Your instructions = Rewrite the data from the line containing "Which is nearest to the viewer among" through the end of the data, inclusive, replacing "stone" with "brick" and changing nothing else. Leave out the pictures.

Dataset records:
-- begin --

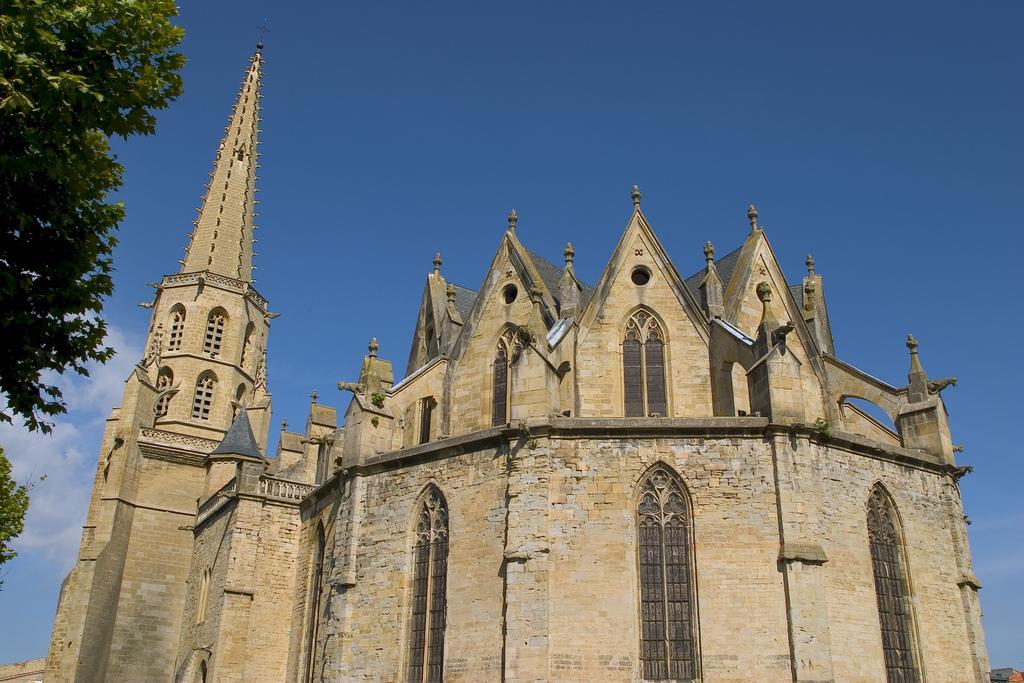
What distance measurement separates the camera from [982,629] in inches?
685

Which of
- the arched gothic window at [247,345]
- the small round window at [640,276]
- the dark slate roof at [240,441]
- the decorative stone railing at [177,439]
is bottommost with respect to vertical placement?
the dark slate roof at [240,441]

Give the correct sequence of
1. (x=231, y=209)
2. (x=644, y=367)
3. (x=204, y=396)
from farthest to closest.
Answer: (x=231, y=209) → (x=204, y=396) → (x=644, y=367)

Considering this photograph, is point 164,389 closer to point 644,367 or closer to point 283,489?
point 283,489

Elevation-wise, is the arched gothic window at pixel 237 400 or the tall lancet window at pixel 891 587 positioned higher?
the arched gothic window at pixel 237 400

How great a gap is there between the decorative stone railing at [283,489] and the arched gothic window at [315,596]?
196cm

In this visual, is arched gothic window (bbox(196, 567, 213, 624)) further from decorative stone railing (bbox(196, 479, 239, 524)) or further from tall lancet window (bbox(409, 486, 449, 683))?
tall lancet window (bbox(409, 486, 449, 683))

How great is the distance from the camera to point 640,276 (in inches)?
798

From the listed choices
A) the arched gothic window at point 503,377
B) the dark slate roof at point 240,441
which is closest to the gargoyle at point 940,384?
the arched gothic window at point 503,377

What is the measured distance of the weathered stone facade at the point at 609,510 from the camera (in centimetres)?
1540

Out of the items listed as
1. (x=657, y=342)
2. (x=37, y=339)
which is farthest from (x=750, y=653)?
(x=37, y=339)

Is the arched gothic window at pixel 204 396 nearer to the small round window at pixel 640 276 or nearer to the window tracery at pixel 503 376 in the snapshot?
the window tracery at pixel 503 376

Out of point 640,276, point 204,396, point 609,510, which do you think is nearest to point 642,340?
point 640,276

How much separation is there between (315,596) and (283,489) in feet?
11.1

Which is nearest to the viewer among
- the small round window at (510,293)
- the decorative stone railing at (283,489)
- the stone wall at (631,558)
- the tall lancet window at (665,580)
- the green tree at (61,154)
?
the green tree at (61,154)
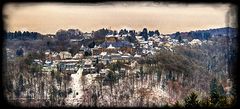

-- end --

Output of the exercise =
Which is nearest to the viewer among
- the small round window at (510,293)
- the decorative brick railing at (283,489)
- the brick wall at (631,558)
- the tall lancet window at (665,580)
- the green tree at (61,154)
?
the green tree at (61,154)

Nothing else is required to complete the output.